Caterham F1 becomes #drivenbydata thanks to BIPB
As well as sponsoring Caterham F1 team, we’ve been looking at the vast amount of data created during a Grand Prix. These days we are doing more and more work for our clients to help them make sense of unstructured data as well as structured data. This interest in analysing the unstructured data gave us the idea to see if we could spot trends in tweets related to the Caterham F1 team.
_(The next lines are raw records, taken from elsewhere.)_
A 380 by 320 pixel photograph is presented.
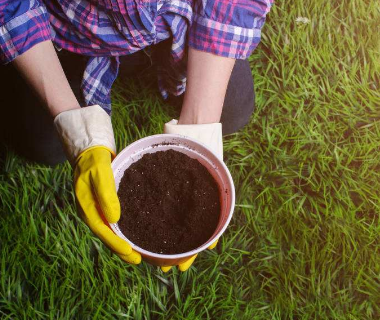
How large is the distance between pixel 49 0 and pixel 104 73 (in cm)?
27

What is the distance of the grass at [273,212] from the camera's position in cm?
144

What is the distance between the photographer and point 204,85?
1.25 m

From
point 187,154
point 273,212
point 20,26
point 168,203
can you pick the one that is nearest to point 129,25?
point 20,26

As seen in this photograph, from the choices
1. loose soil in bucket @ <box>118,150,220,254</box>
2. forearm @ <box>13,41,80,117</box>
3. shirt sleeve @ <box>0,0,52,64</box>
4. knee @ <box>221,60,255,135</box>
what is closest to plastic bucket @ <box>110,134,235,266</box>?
loose soil in bucket @ <box>118,150,220,254</box>

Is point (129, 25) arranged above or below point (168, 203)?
above

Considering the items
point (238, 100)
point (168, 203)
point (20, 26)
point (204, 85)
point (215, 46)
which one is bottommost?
point (238, 100)

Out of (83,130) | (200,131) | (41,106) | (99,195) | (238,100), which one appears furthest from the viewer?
(238,100)

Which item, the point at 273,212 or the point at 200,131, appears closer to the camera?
the point at 200,131

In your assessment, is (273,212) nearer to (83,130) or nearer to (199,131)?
(199,131)

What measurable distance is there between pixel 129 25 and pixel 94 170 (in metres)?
0.41

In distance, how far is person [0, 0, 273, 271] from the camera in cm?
108

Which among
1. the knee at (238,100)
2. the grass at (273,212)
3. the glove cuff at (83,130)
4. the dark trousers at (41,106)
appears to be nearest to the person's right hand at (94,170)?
the glove cuff at (83,130)

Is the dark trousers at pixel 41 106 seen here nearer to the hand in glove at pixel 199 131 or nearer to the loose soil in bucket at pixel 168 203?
the hand in glove at pixel 199 131

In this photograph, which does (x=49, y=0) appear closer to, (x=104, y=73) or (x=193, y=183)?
(x=104, y=73)
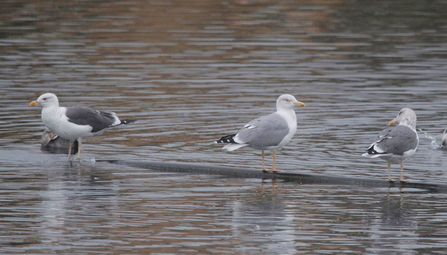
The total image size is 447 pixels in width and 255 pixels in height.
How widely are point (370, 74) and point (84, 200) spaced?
46.9 feet

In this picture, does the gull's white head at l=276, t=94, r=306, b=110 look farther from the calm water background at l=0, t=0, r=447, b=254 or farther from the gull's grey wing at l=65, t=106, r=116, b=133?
the gull's grey wing at l=65, t=106, r=116, b=133

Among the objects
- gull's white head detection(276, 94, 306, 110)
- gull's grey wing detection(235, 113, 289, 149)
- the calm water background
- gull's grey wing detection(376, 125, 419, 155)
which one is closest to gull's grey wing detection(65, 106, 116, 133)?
the calm water background

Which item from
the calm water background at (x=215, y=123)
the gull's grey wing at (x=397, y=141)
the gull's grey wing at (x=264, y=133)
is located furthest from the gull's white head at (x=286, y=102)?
the gull's grey wing at (x=397, y=141)

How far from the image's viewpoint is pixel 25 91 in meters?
21.3

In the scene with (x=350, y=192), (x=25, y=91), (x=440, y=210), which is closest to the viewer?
(x=440, y=210)

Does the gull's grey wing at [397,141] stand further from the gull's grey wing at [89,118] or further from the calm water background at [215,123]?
the gull's grey wing at [89,118]

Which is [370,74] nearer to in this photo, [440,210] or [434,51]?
[434,51]

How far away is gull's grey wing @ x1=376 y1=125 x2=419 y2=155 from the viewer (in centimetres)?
1220

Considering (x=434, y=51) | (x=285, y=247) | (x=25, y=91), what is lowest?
(x=285, y=247)

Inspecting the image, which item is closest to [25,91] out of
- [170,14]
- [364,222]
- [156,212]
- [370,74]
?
[370,74]

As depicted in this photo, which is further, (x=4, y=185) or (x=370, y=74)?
(x=370, y=74)

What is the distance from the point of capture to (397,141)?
40.3 feet

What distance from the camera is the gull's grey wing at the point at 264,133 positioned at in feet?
42.5

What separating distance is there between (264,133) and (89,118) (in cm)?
309
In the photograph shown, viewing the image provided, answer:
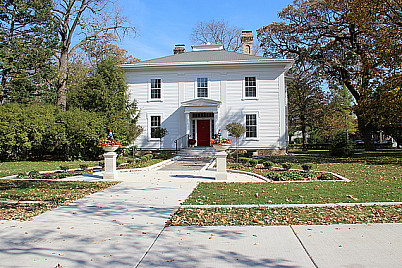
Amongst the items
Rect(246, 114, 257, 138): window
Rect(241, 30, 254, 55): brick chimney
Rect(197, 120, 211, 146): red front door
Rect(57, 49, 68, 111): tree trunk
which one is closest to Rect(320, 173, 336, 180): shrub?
Rect(246, 114, 257, 138): window

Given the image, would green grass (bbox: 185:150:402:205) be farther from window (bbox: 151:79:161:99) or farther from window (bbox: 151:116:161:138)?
window (bbox: 151:79:161:99)

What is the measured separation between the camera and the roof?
23.8m

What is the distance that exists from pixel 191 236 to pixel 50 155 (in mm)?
21579

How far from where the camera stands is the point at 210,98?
2444 cm

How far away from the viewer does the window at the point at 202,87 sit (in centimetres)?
2469

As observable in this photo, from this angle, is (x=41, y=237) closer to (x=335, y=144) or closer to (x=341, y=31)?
(x=335, y=144)

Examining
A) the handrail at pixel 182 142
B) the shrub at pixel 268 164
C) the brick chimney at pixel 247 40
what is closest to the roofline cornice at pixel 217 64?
the brick chimney at pixel 247 40

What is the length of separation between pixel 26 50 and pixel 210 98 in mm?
15494

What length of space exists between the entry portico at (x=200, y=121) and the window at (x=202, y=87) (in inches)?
43.8

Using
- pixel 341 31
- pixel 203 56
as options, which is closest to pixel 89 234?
pixel 203 56

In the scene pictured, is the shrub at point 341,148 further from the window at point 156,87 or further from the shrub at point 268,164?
the window at point 156,87

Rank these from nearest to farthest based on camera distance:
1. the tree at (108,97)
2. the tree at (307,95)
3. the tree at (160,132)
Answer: the tree at (108,97), the tree at (160,132), the tree at (307,95)

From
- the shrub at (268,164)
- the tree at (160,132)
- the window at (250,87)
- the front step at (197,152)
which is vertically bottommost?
the shrub at (268,164)

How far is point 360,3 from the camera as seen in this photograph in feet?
56.3
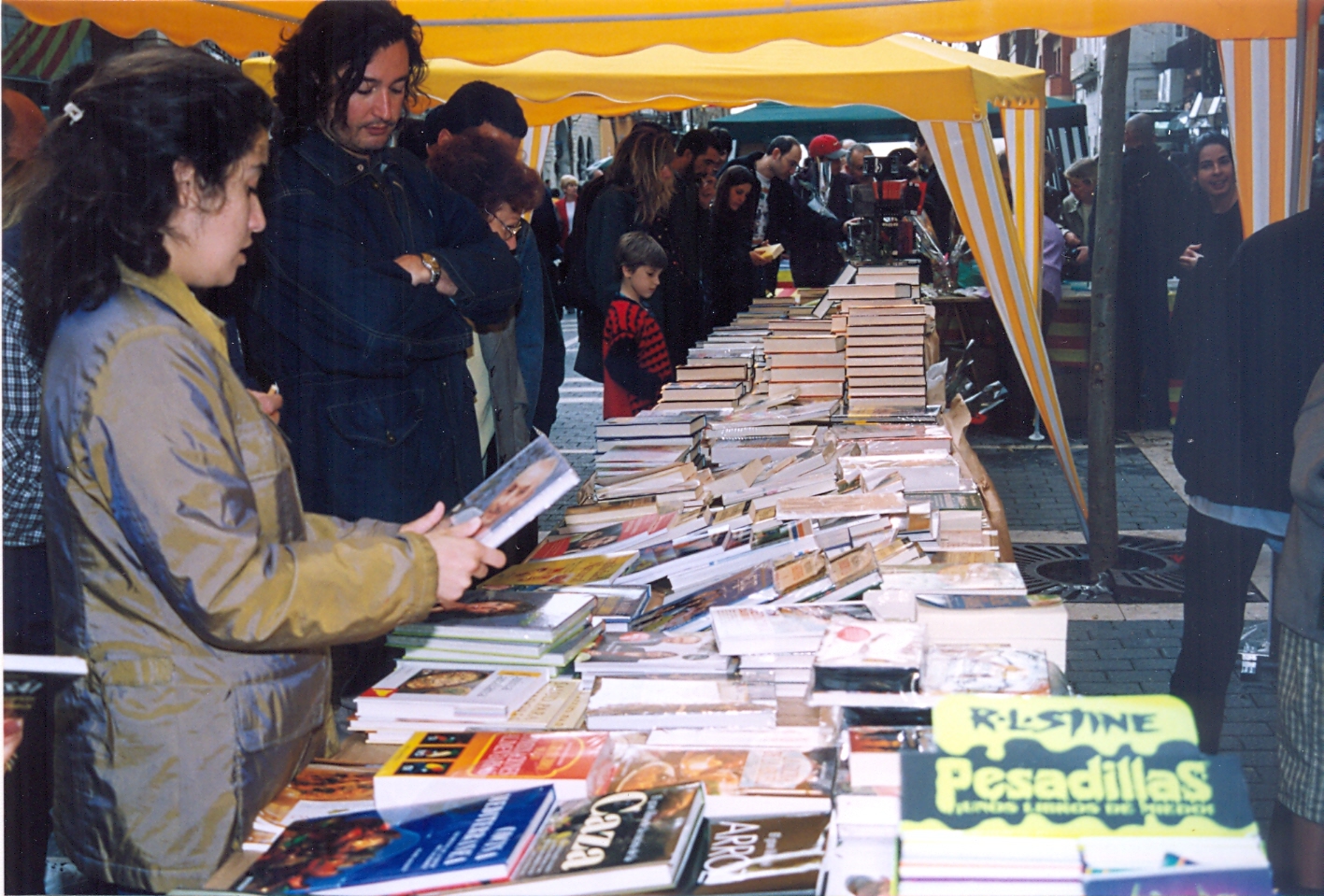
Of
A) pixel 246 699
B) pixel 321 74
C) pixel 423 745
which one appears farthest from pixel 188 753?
pixel 321 74

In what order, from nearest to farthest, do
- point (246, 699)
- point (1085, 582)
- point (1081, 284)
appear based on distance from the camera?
point (246, 699), point (1085, 582), point (1081, 284)

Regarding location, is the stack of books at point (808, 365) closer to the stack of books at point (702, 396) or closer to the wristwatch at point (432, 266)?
the stack of books at point (702, 396)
By giving over 6500 words a positive or negative weighting we were able to analyse the overall sentiment of each tweet relating to theCaterham F1 team. We’ve then visualised that using Tableau to show the sentiment leading up to and at different points during the race. There are initial peeks in positive tweets at the start of the race when both Caterham’s get off to a flying start ahead of the Red Bull of four time world champion, Sebastian Vettel, his team mate, Daniel Ricardo and the Lotus of Romain Grosjean.
There is a peek in both positive and negative sentiment when Ferrari’s Fernando Alonso overtook Caterham rookie Will Stevenson around the first set of pit stops and there is a clear negative peek when Caterham’s Kamui Kobayashi had to retire from the race due to a mechanical issue. Projects like this allow is to test new ideas and sharpen our approach when analysing vast amounts of data. This puts us in a unique position to help our clients make sense of the increasing verity and complexity of data they have access to, to make better data driven decisions.